In January a Freedom of Information request revealed that at the end of November 2022, Blaenau Gwent County Borough Council had £842,819.19 in its coffers from overpaid bills.
Although there is no legal requirement for any council to notify individuals that they have overpaid their council tax, which is normally paid in 10 monthly payments from April to February each financial year, authorities will issue a closing bill if there change in circumstance such as moving house.
If there is any credit on a householder’s account, it should count as payment towards a new bill.
At a Blaenau Gwent council meeting on Thursday, February 24, to set the budget for 2023/2024, the unclaimed overpaid Council Tax was part off discussion.
“I fully acknowledge that it’s not our money and that it belongs to other people...”
Cllr Joanna Wilkins
Opposition group leader Cllr Joanna Wilkins said: “We’ve had a fair bit of press coverage on the overpayment of council tax that is currently just sitting there.
“I fully acknowledge that it’s not our money and that it belongs to other people.”
“Do we treat it as lost property?”
Cllr Wilkins wondered what would happen to money that can’t be repaid.
Cllr Wilkins said: “We don’t currently have a policy so what do we do with it?
“Because that could go back into reserves and could help save some public services.

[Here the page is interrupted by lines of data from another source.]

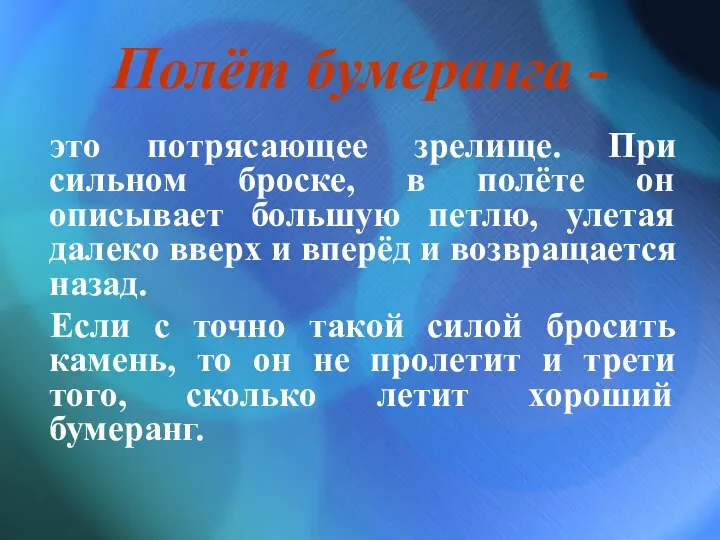 Полёт бумеранга - это потрясающее зрелище. При сильном броске, в полёте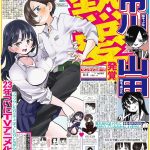 レス6番の画像サムネイル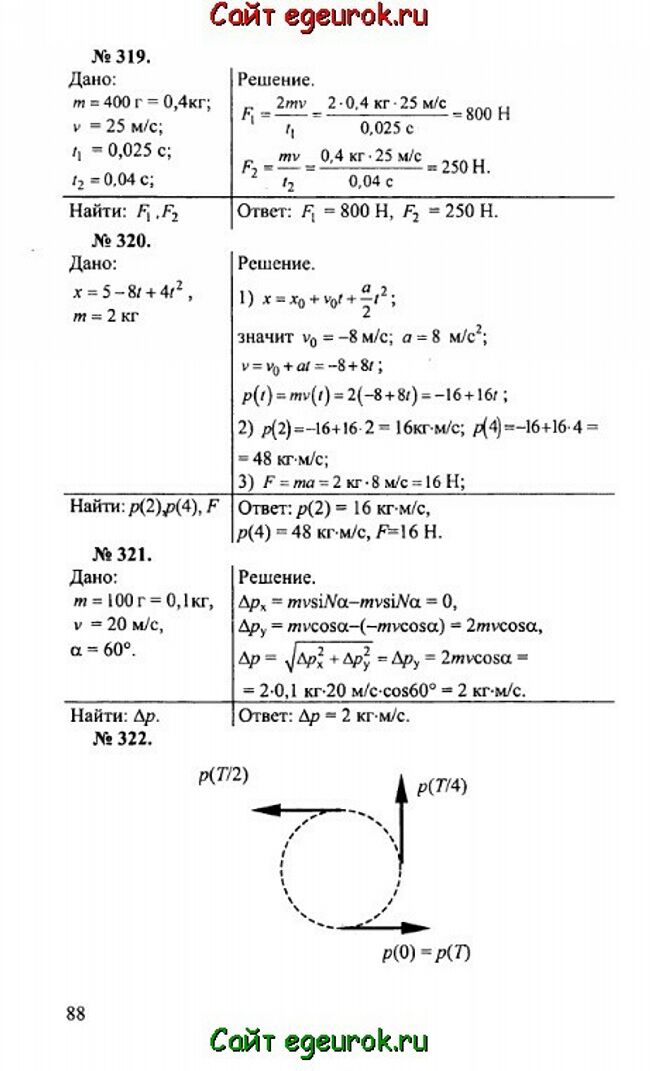      10-11   -    319-322.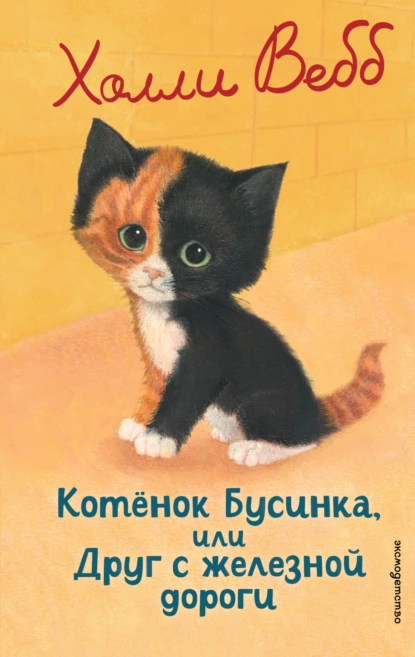 Холли Вебб «Котёнок Бусинка, или Друг с железной дороги» скачать бесплатно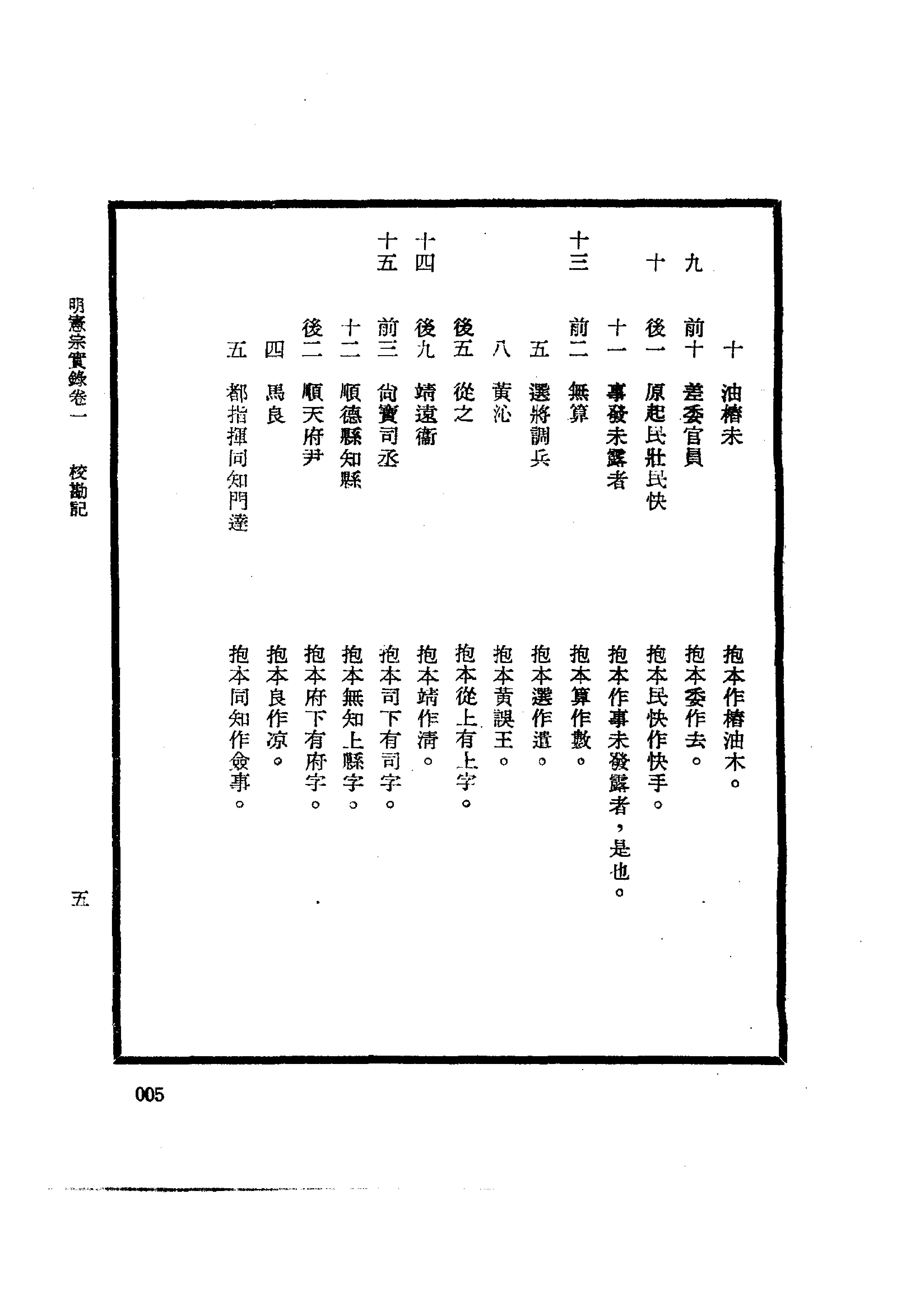 明实录#19#明宪宗实录校勘记.pdf_第9页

“We need to ask the question – can it be looked at as everything’s on the table.”
Blaenau Gwent’s resources chief officer Rhian Hayden said that her team are working on bringing “options” for councillors to discuss about the money.
Ms Hayden said: “There is about £500,000 of credit against council tax.
“Whatever we decide to do it’s on the understanding that if individuals come forward and request that money, we will be duty-bound to repay it.”
Cllr Wilkins added: “All I’m asking for is to have a look at it.”
Later in the meeting councillors voted to approve a 3.45 per cent increase in the council tax, with a funding gap of £6.62 million in the 2023/2024 budget to be filled by a mixture of cuts, savings and use of reserves.
The Limitation Act 1980 would “signify” that tax payers have six years to try and claim back the overpayment.
The umbrella organisation, which represents all 22 council tax bill issuing authorities, the Welsh Local Government Association (WLGA) explained that unclaimed overpayments stay with the council unless they are refunded.
Eventually that money could become part of a council’s finances to be used on services.
A WLGA spokesman said: “After a period of time councils probably will have a ‘write back’ provision in their write off policy to absorb the balances.
“Some authorities review such credits after eight to 10 years.”
The WLGA advise residents to check their council tax bill and if it is in credit to contact the council and request a refund.